_Required tasks_
(A) In the article on Kenyan coffee below, at what elevation is Kenyan coffee grown?
(B) Say whether each statement agrees with the article on Kenyan coffee below, answering yes or no and quoting the words of the article that decide it. (i) Coffee cultivation started in Kenya earlier than in Ethiopia. (ii) About 5% of the time the coffee bean does not split. (iii) The peaberry sells for a lower price than other beans at the Nairobi Coffee Exchange.

Source document START

News

Kenya: A Coffee Powerhouse – Drink Day with Elizabetta Tekeste

By mahir | October 27, 2010

Welcome back coffee drinkers everywhere! This week we’re traveling to the Republic of Kenya, the “place with ostriches (1)” and great coffee. Although late to coffee (cultivation began around 17th century compared to Ethiopia’s start in the 15th century), Kenya is a coffee powerhouse to be reckoned with. From production to processing, Kenya often sets the standard by paying attention to detail along the way to a great bean. Time to go cherry picking!

The Bean:

The rich, acidic soil in the mountains of Kenya produces a version of the Arabica bean that is distinctly different from Ethiopia’s. Grown 5000-7000 feet above sea level Kenyan coffee is laced with notes of varied and tropical fruits like watermelon, pineapple, kiwi and the sweetness of honey.  The moderate climate and regular rainfall contribute to an ideal location to grow coffee making it a significant export(2) and employing over 5 million people in the country. But Kenya doesn’t just produce coffee, its produces some of the best in the world also known as the peaberry variety. So, what exactly is the peaberry? It is a product of nature, not demographic region. Simply put when coffee matures the beans splits in half this is what most people have come to know as the coffee bean. However, about 5% of the time the bean does not split and what you have are complete beans in the shape of a pea, hence the “peaberry”.  Coffee connoisseurs agree the peaberry variety makes the best coffee, but why it tastes better is often a topic for discussion. Some believe it is because the nutrients are packed into the whole bean, others make the compelling argument that roasting is more evenly distributed on a whole bean. In any case, once you’ve tried a peaberry variety you’ll agree the flavor is considerably more intense. Because it is rare and yields a superior coffee the peaberry demands the highest market price at the Nairobi Coffee Exchange.

Source document END
Exercise data START

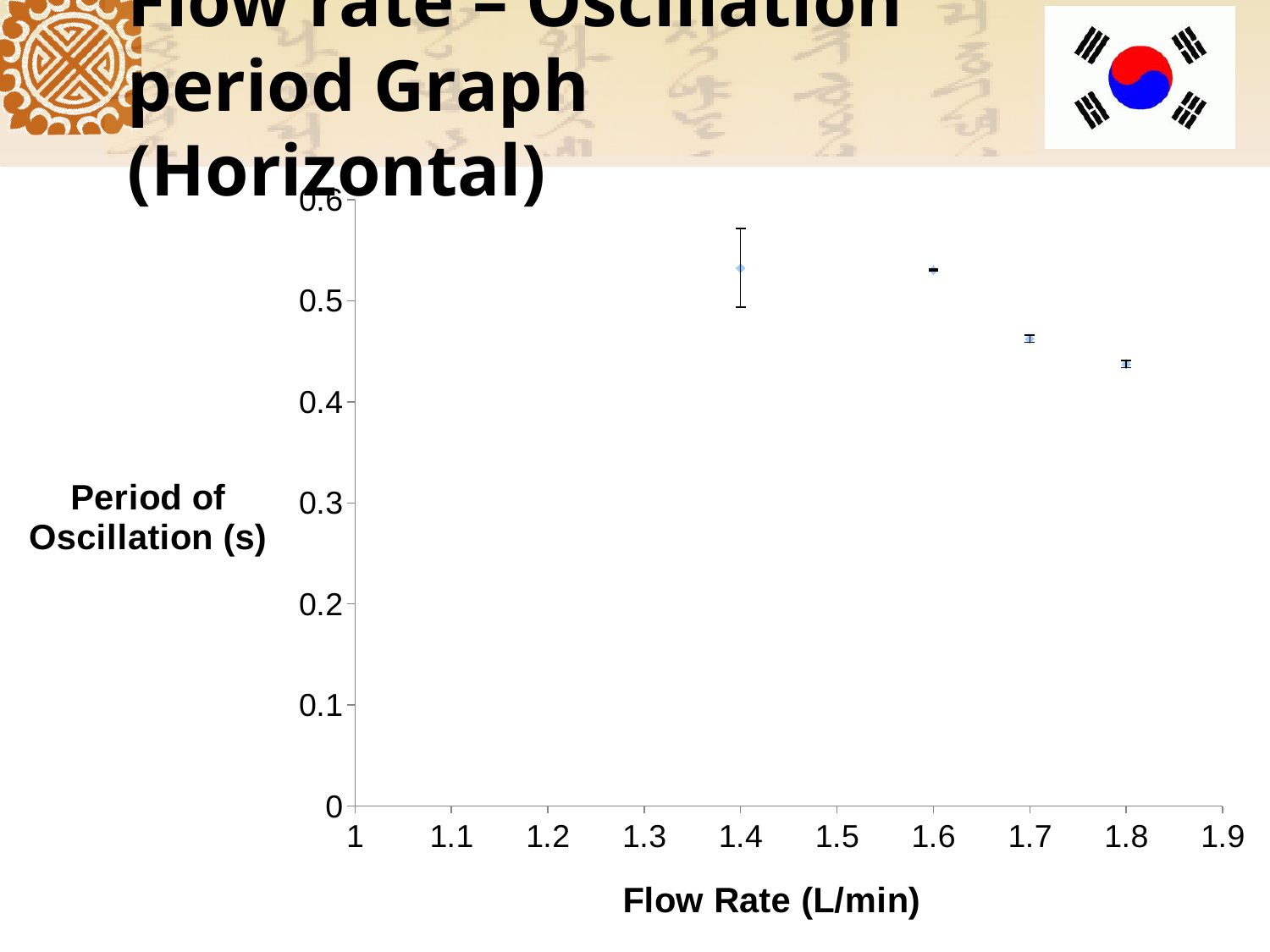
Is the period of oscillation at a flow rate of 1.4 L/min greater or less than 0.5? greater Is the period of oscillation at a flow rate of 1.7 L/min greater or less than 0.4? greater Is the period of oscillation at a flow rate of 1.8 L/min greater or less than 0.5? less What is the label of the y axis? Period of Oscillation (s) How many data points are plotted on the chart? 4 Does the period of oscillation rise or fall as the flow rate increases along the x axis? fall Which flow rate has the lowest period of oscillation? 1.8 What is the label of the x axis? Flow Rate (L/min) What kind of chart is shown on the slide? scatter chart Which has the larger period of oscillation: the point at 1.7 L/min or the point at 1.8 L/min? 1.7 L/min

Exercise data END

_Numbered answers_
(A) 5000-7000 feet above sea level

(B)
(i) No: "cultivation began around 17th century compared to Ethiopia’s start in the 15th century"
(ii) Yes: "about 5% of the time the bean does not split"
(iii) No: "the peaberry demands the highest market price at the Nairobi Coffee Exchange"